Entries on scene geometry:
"""
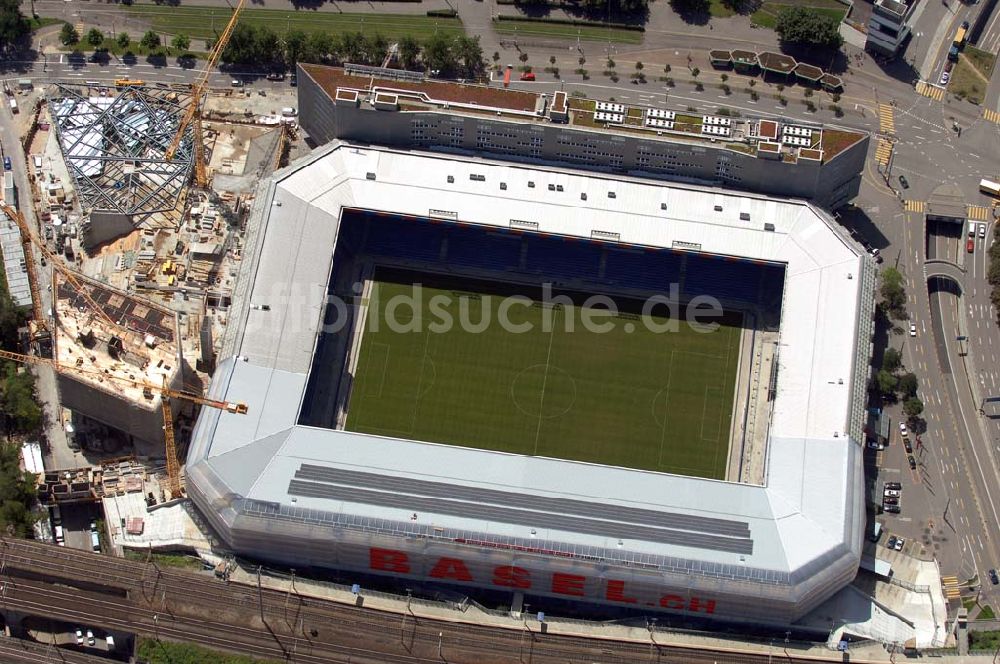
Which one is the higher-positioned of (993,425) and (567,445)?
(993,425)

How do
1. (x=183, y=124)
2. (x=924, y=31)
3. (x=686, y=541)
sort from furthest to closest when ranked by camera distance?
(x=924, y=31)
(x=183, y=124)
(x=686, y=541)

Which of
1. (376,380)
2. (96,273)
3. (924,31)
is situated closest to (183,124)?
(96,273)

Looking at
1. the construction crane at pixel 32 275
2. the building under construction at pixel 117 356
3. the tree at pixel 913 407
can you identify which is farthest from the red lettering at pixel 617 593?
the construction crane at pixel 32 275

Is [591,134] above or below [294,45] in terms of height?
below

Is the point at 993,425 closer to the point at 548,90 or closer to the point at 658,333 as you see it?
the point at 658,333

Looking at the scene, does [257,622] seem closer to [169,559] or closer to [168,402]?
[169,559]

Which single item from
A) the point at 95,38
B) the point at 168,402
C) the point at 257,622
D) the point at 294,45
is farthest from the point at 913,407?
the point at 95,38

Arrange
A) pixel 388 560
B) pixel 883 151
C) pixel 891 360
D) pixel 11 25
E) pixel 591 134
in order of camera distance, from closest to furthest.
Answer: pixel 388 560 → pixel 891 360 → pixel 591 134 → pixel 883 151 → pixel 11 25
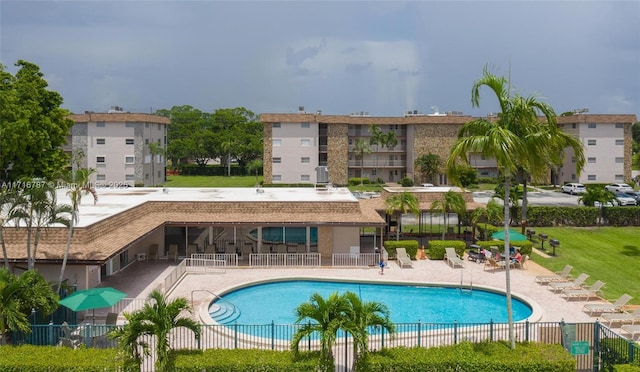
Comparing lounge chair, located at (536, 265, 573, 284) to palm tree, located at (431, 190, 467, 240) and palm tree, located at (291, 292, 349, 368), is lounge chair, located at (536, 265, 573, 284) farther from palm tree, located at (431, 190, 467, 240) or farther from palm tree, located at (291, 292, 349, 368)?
palm tree, located at (291, 292, 349, 368)

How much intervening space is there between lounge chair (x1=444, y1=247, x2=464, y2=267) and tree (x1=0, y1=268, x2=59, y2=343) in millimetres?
19910

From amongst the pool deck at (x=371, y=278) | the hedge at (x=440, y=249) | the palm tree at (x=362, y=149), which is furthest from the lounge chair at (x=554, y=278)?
the palm tree at (x=362, y=149)

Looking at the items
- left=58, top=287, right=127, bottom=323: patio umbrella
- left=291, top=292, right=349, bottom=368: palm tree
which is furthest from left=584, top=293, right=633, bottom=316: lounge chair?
left=58, top=287, right=127, bottom=323: patio umbrella

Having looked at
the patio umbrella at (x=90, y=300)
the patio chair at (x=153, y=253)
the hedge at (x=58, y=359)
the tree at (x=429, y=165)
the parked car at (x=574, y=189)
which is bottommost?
the hedge at (x=58, y=359)

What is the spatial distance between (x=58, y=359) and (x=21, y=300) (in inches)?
131

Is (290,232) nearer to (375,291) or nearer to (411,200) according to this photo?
(411,200)

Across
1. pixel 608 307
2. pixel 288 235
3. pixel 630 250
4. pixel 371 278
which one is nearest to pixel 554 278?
pixel 608 307

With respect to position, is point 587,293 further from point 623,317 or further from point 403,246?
point 403,246

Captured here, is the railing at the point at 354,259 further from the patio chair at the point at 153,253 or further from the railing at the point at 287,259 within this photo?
the patio chair at the point at 153,253

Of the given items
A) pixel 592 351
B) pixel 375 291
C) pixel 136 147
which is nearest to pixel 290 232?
pixel 375 291

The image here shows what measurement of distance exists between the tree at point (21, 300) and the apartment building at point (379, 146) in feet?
188

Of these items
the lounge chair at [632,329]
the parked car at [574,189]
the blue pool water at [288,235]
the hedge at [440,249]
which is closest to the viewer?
the lounge chair at [632,329]

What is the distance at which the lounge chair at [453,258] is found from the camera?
3066 cm

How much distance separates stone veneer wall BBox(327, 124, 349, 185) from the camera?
7825 centimetres
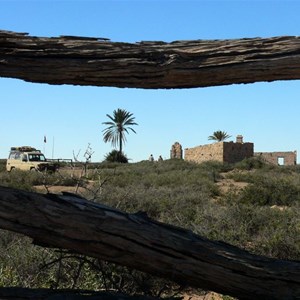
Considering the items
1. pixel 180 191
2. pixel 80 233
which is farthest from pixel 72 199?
pixel 180 191

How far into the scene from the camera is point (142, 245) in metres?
2.94

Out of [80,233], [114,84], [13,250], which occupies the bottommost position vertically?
[13,250]

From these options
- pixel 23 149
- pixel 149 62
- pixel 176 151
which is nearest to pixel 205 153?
pixel 176 151

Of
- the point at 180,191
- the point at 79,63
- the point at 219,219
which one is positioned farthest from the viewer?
the point at 180,191

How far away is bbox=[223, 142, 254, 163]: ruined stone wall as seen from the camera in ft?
127

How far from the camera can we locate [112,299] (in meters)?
2.94

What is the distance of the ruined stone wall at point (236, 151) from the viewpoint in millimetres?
38656

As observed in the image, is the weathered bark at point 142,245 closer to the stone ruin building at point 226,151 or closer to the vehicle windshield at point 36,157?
the vehicle windshield at point 36,157

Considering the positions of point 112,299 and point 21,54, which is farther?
point 21,54

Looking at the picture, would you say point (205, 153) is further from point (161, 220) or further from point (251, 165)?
point (161, 220)

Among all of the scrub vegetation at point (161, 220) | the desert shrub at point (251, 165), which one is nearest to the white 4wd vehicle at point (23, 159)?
the desert shrub at point (251, 165)

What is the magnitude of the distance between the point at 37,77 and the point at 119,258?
1.06 m

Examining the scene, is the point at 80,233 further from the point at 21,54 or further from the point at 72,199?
the point at 21,54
"""
Give every line of the entries above as a JSON list of strings, one string per line, with blank lines and the pictures left out.

[
  "Which one is the higher-positioned of (993,425) and (567,445)?",
  "(993,425)",
  "How do",
  "1. (x=183, y=124)",
  "2. (x=924, y=31)",
  "3. (x=686, y=541)",
  "sort from furthest to closest when ranked by camera distance?",
  "(x=924, y=31)",
  "(x=183, y=124)",
  "(x=686, y=541)",
  "Which of",
  "1. (376,380)",
  "2. (96,273)",
  "3. (924,31)",
  "is situated closest to (183,124)?",
  "(96,273)",
  "Looking at",
  "1. the construction crane at pixel 32 275",
  "2. the building under construction at pixel 117 356",
  "3. the tree at pixel 913 407",
  "can you identify which is farthest from the red lettering at pixel 617 593?",
  "the construction crane at pixel 32 275",
  "Is [591,134] above or below [294,45] in terms of height?",
  "below",
  "Is the point at 993,425 closer to the point at 548,90 or closer to the point at 658,333 as you see it?",
  "the point at 658,333",
  "Looking at the scene, does [257,622] seem closer to [169,559] or closer to [168,402]?",
  "[169,559]",
  "Which single item from",
  "A) the point at 95,38",
  "B) the point at 168,402",
  "C) the point at 257,622",
  "D) the point at 294,45",
  "is farthest from the point at 913,407?",
  "the point at 95,38",
  "Arrange",
  "A) pixel 388 560",
  "B) pixel 883 151",
  "C) pixel 891 360",
  "D) pixel 11 25",
  "E) pixel 591 134",
  "in order of camera distance, from closest to furthest.",
  "Answer: pixel 388 560 → pixel 891 360 → pixel 591 134 → pixel 883 151 → pixel 11 25",
  "Comparing lounge chair, located at (536, 265, 573, 284) to palm tree, located at (431, 190, 467, 240) and palm tree, located at (291, 292, 349, 368), is lounge chair, located at (536, 265, 573, 284) farther from palm tree, located at (431, 190, 467, 240) or farther from palm tree, located at (291, 292, 349, 368)?",
  "palm tree, located at (291, 292, 349, 368)",
  "How much intervening space is there between lounge chair (x1=444, y1=247, x2=464, y2=267) and tree (x1=0, y1=268, x2=59, y2=343) in millimetres?",
  "19910",
  "From amongst the pool deck at (x=371, y=278) | the hedge at (x=440, y=249) | the palm tree at (x=362, y=149), which is furthest from the lounge chair at (x=554, y=278)?",
  "the palm tree at (x=362, y=149)",
  "Looking at the items",
  "- left=58, top=287, right=127, bottom=323: patio umbrella",
  "- left=291, top=292, right=349, bottom=368: palm tree",
  "which is furthest from left=584, top=293, right=633, bottom=316: lounge chair?",
  "left=58, top=287, right=127, bottom=323: patio umbrella",
  "Having looked at",
  "the patio umbrella at (x=90, y=300)",
  "the patio chair at (x=153, y=253)",
  "the hedge at (x=58, y=359)",
  "the tree at (x=429, y=165)",
  "the parked car at (x=574, y=189)",
  "which is bottommost?",
  "the hedge at (x=58, y=359)",
  "What is the spatial distance between (x=58, y=359) and (x=21, y=300) (in inches)?",
  "131",
  "Is (290,232) nearer to (375,291) or nearer to (411,200) according to this photo?",
  "(411,200)",
  "Across",
  "1. pixel 608 307",
  "2. pixel 288 235",
  "3. pixel 630 250",
  "4. pixel 371 278",
  "which one is nearest to pixel 554 278?",
  "pixel 608 307",
  "With respect to position, is point 587,293 further from point 623,317 or further from point 403,246?",
  "point 403,246",
  "Captured here, is the railing at the point at 354,259 further from the patio chair at the point at 153,253 or further from the railing at the point at 287,259 within this photo?",
  "the patio chair at the point at 153,253",
  "Of the given items",
  "A) pixel 592 351",
  "B) pixel 375 291",
  "C) pixel 136 147",
  "which is nearest to pixel 290 232?",
  "pixel 375 291",
  "The image here shows what measurement of distance exists between the tree at point (21, 300) and the apartment building at point (379, 146) in feet?",
  "188",
  "Of these items",
  "the lounge chair at [632,329]",
  "the parked car at [574,189]",
  "the blue pool water at [288,235]",
  "the hedge at [440,249]",
  "which is closest to the viewer?",
  "the lounge chair at [632,329]",
  "What is the distance at which the lounge chair at [453,258] is found from the camera?",
  "3066 cm",
  "How much distance separates stone veneer wall BBox(327, 124, 349, 185) from the camera?",
  "7825 centimetres",
  "Considering the items",
  "1. pixel 180 191",
  "2. pixel 80 233",
  "which is farthest from pixel 72 199?",
  "pixel 180 191",
  "How far into the scene from the camera is point (142, 245) in metres?",
  "2.94",
  "Out of [80,233], [114,84], [13,250], which occupies the bottommost position vertically?",
  "[13,250]",
  "From these options",
  "- pixel 23 149",
  "- pixel 149 62",
  "- pixel 176 151",
  "which is nearest to pixel 205 153?",
  "pixel 176 151",
  "Of",
  "- the point at 180,191",
  "- the point at 79,63",
  "- the point at 219,219",
  "which one is positioned farthest from the viewer?",
  "the point at 180,191",
  "How far away is bbox=[223, 142, 254, 163]: ruined stone wall as seen from the camera in ft?",
  "127",
  "How far from the camera can we locate [112,299] (in meters)?",
  "2.94",
  "What is the distance of the ruined stone wall at point (236, 151) from the viewpoint in millimetres?",
  "38656",
  "As observed in the image, is the weathered bark at point 142,245 closer to the stone ruin building at point 226,151 or closer to the vehicle windshield at point 36,157?",
  "the vehicle windshield at point 36,157",
  "Considering the positions of point 112,299 and point 21,54, which is farther?",
  "point 21,54",
  "Looking at the picture, would you say point (205, 153) is further from point (161, 220) or further from point (251, 165)?",
  "point (161, 220)",
  "Among all of the scrub vegetation at point (161, 220) | the desert shrub at point (251, 165), which one is nearest to the white 4wd vehicle at point (23, 159)?",
  "the desert shrub at point (251, 165)",
  "What is the magnitude of the distance between the point at 37,77 and the point at 119,258?",
  "1.06 m",
  "Examining the scene, is the point at 80,233 further from the point at 21,54 or further from the point at 72,199?",
  "the point at 21,54"
]